Pero Pitágoras, a su vez, debe de haber aprendido de alguien más. ¿De quién obtuvo él su sabiduría?
Una respuesta a esta pregunta la ofrecieron los griegos residentes en Egipto, o egipcios que habían adquirido una cultura griega. Durante mucho tiempo se había aceptado como un hecho histórico conocido que tanto Pitágoras como Platón estudiaron en Egipto. Debieron de haber estudiado en las escuelas de los sacerdotes egipcios. ¿Y qué se enseñaba en estas escuelas? Nadie, excepto los sacerdotes mismos, sabían lo que se enseñaba en ellas; los sacerdotes tenían buen cuidado de mantener ese conocimiento para sí mismos. Todo lo que la concurrencia ajena sabía al respecto es que los sacerdotes tenían en sus manos una colección de libros antiguos, que se decía habían sido escritos por el dios Toth, el escriba de los dioses e inventor del arte de la escritura.
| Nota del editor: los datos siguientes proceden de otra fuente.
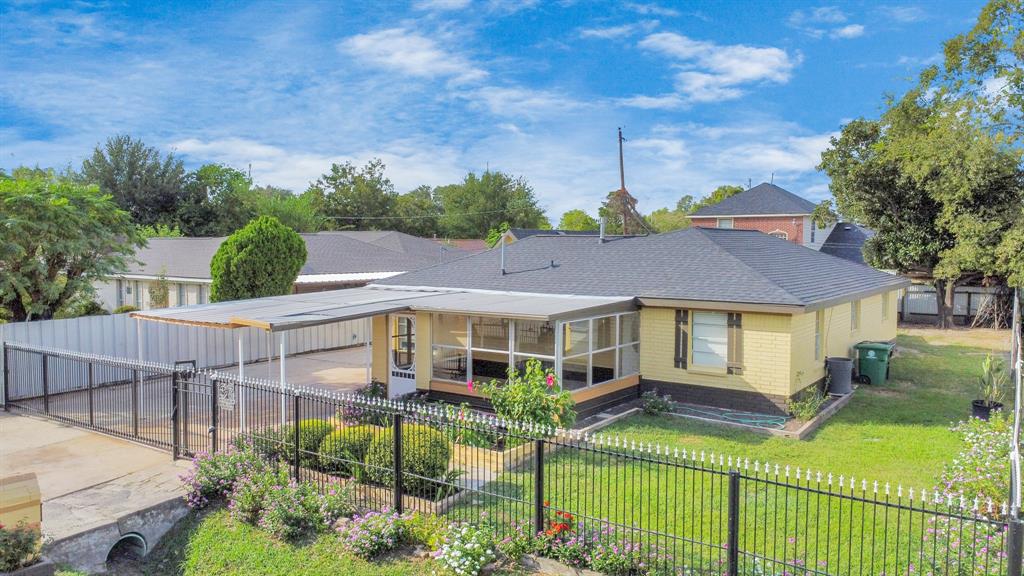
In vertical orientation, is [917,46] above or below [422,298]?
above

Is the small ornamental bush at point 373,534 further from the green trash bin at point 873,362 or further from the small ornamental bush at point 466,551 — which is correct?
the green trash bin at point 873,362

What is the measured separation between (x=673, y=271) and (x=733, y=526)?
10773mm

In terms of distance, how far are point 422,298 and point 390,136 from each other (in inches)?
965

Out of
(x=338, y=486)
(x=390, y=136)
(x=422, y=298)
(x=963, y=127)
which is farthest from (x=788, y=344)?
(x=390, y=136)

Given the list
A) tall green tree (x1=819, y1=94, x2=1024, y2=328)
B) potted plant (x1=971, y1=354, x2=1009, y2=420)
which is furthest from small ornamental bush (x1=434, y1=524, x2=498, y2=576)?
tall green tree (x1=819, y1=94, x2=1024, y2=328)

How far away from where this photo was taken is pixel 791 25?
2228 cm

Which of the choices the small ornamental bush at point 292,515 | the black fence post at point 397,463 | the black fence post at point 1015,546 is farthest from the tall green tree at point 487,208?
the black fence post at point 1015,546

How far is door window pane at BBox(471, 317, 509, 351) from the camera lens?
15562 mm

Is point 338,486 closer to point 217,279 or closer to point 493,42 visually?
point 217,279

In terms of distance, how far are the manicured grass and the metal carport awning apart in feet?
8.44

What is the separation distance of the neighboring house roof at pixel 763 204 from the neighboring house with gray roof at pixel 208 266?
27.0 meters

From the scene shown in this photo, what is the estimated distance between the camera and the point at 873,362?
18203 mm

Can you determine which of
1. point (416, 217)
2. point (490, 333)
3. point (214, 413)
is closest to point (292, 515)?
point (214, 413)

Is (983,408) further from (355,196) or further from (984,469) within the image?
(355,196)
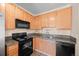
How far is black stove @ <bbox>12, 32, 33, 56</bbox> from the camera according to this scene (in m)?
1.24

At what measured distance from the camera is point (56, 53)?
125cm

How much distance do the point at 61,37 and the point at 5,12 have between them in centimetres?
82

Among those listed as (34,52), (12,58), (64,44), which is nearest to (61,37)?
(64,44)

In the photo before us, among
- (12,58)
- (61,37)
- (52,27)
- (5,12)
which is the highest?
(5,12)

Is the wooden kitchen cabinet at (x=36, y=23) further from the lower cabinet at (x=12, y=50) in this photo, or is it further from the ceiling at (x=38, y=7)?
the lower cabinet at (x=12, y=50)

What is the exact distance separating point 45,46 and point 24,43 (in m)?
0.31

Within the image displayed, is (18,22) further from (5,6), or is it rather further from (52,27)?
(52,27)

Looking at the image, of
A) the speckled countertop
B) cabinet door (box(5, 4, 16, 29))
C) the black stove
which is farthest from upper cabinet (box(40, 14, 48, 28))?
cabinet door (box(5, 4, 16, 29))

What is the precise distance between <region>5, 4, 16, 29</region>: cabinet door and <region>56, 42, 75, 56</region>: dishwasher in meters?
0.69

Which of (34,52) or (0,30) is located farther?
(34,52)

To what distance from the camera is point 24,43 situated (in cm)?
129

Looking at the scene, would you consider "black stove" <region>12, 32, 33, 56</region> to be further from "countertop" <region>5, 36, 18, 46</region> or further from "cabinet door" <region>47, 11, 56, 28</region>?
"cabinet door" <region>47, 11, 56, 28</region>

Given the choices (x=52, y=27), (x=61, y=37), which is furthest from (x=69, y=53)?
(x=52, y=27)

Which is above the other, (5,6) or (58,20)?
(5,6)
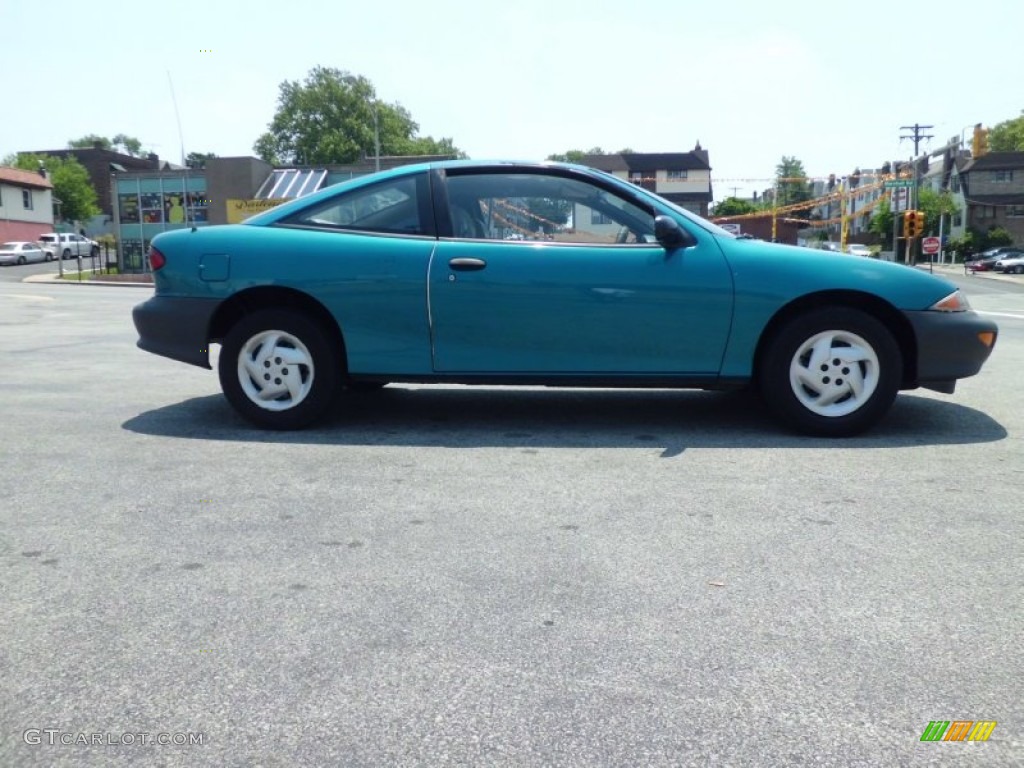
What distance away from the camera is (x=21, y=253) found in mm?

Algunos de esos libros nos son conocidos hoy en día —por ejemplo, el «Libro de los Muertos», y otros de carácter similar; y tal vez nos parezca extraño que alguien pudiera llegar alguna vez a imaginar que contuvieran una filosofía profunda. Pero en aquellos tiempos nadie, salvo los sacerdotes, tenía acceso a ellos; y si un griego lo hubiese tenido, no habría podido sacar nada de ellos, al estar escritos en un código y una lengua desconocidos. Aquello que era conocido de tan pocos debía, así se pensaba, ser algo muy elevado y sagrado. De todo esto dedujeron que Pitágoras y Platón habían obtenido su sabiduría de los sacerdotes de Egipto, y que los sacerdotes de Egipto la obtuvieron de sus libros sagrados, que eran los libros de Toth.
Los griegos, desde los tiempos de Herodoto o incluso antes, se habían acostumbrado a traducir como Hermes el nombre divino egipcio de Toth. En época posterior distinguieron este Hermes egipcio del Hermes de Grecia, a base de añadir al nombre una traducción de un epíteto que era aplicado por los egipcios a su dios Toth, y que significaba «muy grande»; y en lo sucesivo llamaron a este personaje (ya fuera considerado como un dios, o como un hombre) Hermes Trismegisto, y a los libros egipcios atribuidos a él «los escritos de Hermes Trismegisto».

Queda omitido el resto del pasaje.